[Dataset entries]
=-=-=-=-=
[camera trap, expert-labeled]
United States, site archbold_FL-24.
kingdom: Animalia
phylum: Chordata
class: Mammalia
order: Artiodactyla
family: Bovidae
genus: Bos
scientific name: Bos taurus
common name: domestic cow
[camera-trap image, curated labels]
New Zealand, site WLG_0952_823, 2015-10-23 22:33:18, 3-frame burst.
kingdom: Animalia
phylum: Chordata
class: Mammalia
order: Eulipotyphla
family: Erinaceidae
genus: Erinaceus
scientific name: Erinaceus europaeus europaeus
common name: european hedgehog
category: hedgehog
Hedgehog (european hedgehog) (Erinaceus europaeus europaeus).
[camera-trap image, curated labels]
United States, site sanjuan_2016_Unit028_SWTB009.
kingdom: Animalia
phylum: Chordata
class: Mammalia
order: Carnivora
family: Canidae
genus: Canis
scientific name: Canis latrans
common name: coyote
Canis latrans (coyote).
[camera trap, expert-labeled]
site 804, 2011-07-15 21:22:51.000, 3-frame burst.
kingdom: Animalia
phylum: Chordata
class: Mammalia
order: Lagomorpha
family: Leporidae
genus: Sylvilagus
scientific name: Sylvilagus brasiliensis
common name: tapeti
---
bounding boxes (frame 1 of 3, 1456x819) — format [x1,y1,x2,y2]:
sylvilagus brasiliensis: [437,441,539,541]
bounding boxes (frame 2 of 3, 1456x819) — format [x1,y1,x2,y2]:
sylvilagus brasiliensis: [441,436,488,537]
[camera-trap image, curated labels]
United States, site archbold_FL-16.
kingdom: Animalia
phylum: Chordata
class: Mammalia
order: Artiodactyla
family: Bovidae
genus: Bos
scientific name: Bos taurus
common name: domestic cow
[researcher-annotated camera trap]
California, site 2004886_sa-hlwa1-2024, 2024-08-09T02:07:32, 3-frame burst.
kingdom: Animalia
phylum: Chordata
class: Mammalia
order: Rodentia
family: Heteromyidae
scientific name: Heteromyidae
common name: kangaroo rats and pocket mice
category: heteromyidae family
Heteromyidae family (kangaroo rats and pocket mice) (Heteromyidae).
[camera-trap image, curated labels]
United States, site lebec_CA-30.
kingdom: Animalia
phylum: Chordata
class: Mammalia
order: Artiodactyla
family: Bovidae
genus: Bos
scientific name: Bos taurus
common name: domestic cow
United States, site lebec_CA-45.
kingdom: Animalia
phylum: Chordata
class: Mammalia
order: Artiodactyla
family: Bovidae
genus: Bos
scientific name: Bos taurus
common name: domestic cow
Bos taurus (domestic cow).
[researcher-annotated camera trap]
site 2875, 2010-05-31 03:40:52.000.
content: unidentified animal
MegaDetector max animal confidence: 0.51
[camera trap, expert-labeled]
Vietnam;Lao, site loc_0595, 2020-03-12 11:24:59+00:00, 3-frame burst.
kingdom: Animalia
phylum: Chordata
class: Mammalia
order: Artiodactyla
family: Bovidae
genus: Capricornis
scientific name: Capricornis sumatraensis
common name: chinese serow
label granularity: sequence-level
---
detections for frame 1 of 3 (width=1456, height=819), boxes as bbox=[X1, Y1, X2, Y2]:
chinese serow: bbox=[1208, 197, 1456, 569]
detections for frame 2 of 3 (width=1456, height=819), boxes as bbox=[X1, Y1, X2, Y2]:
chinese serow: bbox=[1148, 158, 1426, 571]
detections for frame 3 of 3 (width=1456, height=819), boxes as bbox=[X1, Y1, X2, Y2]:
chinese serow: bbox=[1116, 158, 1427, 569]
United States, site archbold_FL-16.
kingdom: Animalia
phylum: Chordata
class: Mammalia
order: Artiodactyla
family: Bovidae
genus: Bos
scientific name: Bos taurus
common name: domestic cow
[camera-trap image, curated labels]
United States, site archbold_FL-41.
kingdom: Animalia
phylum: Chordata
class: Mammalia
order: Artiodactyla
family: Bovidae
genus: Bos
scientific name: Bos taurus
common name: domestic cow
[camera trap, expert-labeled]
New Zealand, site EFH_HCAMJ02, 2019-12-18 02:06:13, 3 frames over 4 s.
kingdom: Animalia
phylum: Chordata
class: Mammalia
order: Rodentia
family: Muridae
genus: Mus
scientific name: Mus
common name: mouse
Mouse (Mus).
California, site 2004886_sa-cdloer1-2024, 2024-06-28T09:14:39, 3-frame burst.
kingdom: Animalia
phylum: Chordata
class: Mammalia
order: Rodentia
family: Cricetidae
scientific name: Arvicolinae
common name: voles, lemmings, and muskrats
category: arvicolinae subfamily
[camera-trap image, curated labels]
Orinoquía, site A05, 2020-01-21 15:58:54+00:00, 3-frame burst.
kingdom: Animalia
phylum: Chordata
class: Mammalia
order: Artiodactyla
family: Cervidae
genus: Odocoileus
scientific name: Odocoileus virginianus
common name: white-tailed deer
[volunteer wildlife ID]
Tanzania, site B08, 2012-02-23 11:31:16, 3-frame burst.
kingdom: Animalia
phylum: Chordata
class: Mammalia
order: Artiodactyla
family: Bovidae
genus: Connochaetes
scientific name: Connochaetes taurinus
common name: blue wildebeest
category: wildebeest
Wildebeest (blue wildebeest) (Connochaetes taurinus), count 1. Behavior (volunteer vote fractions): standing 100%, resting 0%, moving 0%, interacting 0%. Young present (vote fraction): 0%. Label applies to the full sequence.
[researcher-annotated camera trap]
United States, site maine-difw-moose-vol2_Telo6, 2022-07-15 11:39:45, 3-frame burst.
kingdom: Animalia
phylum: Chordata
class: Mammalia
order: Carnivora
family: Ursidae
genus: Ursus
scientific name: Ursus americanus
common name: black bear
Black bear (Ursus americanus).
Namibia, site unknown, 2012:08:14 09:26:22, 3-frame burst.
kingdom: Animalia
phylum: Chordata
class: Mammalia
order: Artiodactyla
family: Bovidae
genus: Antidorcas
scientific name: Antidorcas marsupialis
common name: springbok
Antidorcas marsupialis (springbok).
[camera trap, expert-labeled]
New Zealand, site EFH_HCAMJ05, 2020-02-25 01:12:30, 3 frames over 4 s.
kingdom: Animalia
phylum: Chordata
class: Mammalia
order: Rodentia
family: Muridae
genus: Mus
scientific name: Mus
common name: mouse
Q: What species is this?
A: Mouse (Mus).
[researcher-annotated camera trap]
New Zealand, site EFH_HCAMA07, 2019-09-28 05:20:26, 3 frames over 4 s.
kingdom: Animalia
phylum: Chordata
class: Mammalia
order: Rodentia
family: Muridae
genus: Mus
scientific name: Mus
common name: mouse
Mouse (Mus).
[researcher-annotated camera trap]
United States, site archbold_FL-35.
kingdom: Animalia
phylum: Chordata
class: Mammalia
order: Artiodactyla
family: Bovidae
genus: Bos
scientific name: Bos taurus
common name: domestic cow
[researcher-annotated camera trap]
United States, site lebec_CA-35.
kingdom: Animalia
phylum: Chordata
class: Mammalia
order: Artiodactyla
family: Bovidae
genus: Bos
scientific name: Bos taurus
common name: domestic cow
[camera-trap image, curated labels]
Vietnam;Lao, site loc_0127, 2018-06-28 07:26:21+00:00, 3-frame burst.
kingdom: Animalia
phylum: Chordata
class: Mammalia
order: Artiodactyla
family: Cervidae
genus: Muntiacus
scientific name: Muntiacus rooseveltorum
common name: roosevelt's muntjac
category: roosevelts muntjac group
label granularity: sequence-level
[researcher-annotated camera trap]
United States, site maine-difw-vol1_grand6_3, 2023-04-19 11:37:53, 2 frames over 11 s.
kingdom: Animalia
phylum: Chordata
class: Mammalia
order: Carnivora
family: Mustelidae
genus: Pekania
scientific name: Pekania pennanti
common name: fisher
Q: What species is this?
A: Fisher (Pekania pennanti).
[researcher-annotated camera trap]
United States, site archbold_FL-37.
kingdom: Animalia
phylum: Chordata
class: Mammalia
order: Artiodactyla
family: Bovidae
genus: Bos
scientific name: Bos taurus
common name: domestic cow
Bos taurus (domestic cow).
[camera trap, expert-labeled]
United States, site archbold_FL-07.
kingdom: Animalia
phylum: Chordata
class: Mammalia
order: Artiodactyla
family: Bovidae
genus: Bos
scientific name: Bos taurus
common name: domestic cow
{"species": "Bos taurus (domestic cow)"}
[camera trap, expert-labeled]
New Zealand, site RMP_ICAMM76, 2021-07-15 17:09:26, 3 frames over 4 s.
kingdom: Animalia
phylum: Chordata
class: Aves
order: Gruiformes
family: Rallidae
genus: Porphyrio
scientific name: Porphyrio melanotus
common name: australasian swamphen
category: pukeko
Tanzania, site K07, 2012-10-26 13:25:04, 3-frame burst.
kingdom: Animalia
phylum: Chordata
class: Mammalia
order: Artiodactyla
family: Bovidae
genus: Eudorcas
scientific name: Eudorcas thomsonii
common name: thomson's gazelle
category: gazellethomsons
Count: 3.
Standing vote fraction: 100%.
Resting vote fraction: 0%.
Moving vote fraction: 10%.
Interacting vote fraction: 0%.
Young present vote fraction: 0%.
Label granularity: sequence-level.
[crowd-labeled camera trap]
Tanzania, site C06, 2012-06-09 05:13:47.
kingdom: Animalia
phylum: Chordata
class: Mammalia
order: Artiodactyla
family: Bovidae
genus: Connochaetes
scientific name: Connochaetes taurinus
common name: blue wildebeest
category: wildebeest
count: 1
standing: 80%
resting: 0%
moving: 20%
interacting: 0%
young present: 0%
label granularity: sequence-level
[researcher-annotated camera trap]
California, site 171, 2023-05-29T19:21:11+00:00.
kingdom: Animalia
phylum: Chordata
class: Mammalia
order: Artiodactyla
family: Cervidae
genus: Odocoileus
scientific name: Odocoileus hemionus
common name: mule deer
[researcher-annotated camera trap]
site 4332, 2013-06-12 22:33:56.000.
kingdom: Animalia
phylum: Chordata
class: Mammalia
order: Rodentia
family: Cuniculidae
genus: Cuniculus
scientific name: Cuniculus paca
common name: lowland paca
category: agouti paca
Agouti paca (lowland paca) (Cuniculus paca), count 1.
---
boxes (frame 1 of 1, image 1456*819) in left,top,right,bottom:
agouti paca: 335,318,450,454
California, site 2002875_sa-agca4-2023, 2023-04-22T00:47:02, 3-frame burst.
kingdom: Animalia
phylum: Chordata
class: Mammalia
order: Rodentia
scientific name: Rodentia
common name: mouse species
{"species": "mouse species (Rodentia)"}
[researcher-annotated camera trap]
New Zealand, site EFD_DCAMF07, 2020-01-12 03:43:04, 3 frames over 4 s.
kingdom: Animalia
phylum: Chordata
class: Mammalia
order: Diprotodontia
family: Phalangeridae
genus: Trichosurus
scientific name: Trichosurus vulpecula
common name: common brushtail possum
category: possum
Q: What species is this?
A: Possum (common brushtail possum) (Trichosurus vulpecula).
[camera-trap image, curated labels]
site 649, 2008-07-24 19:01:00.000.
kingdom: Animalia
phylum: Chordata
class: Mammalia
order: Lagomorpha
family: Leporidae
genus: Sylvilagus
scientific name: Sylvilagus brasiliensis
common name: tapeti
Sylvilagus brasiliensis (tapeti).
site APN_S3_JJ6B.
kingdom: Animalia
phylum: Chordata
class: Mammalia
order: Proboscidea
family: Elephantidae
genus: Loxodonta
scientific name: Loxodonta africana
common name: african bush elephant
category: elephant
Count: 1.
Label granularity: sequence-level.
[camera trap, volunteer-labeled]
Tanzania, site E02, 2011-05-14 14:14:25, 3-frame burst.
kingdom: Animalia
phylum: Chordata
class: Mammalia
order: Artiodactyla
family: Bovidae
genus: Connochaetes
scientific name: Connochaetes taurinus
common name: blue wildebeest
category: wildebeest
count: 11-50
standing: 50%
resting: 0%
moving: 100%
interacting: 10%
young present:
=-=-=-=-=
### Task objective
The answer must consist of every line in the records above that contains the word "frames".

### Result of the task
New Zealand, site EFH_HCAMJ02, 2019-12-18 02:06:13, 3 frames over 4 s.
New Zealand, site EFH_HCAMJ05, 2020-02-25 01:12:30, 3 frames over 4 s.
New Zealand, site EFH_HCAMA07, 2019-09-28 05:20:26, 3 frames over 4 s.
United States, site maine-difw-vol1_grand6_3, 2023-04-19 11:37:53, 2 frames over 11 s.
New Zealand, site RMP_ICAMM76, 2021-07-15 17:09:26, 3 frames over 4 s.
New Zealand, site EFD_DCAMF07, 2020-01-12 03:43:04, 3 frames over 4 s.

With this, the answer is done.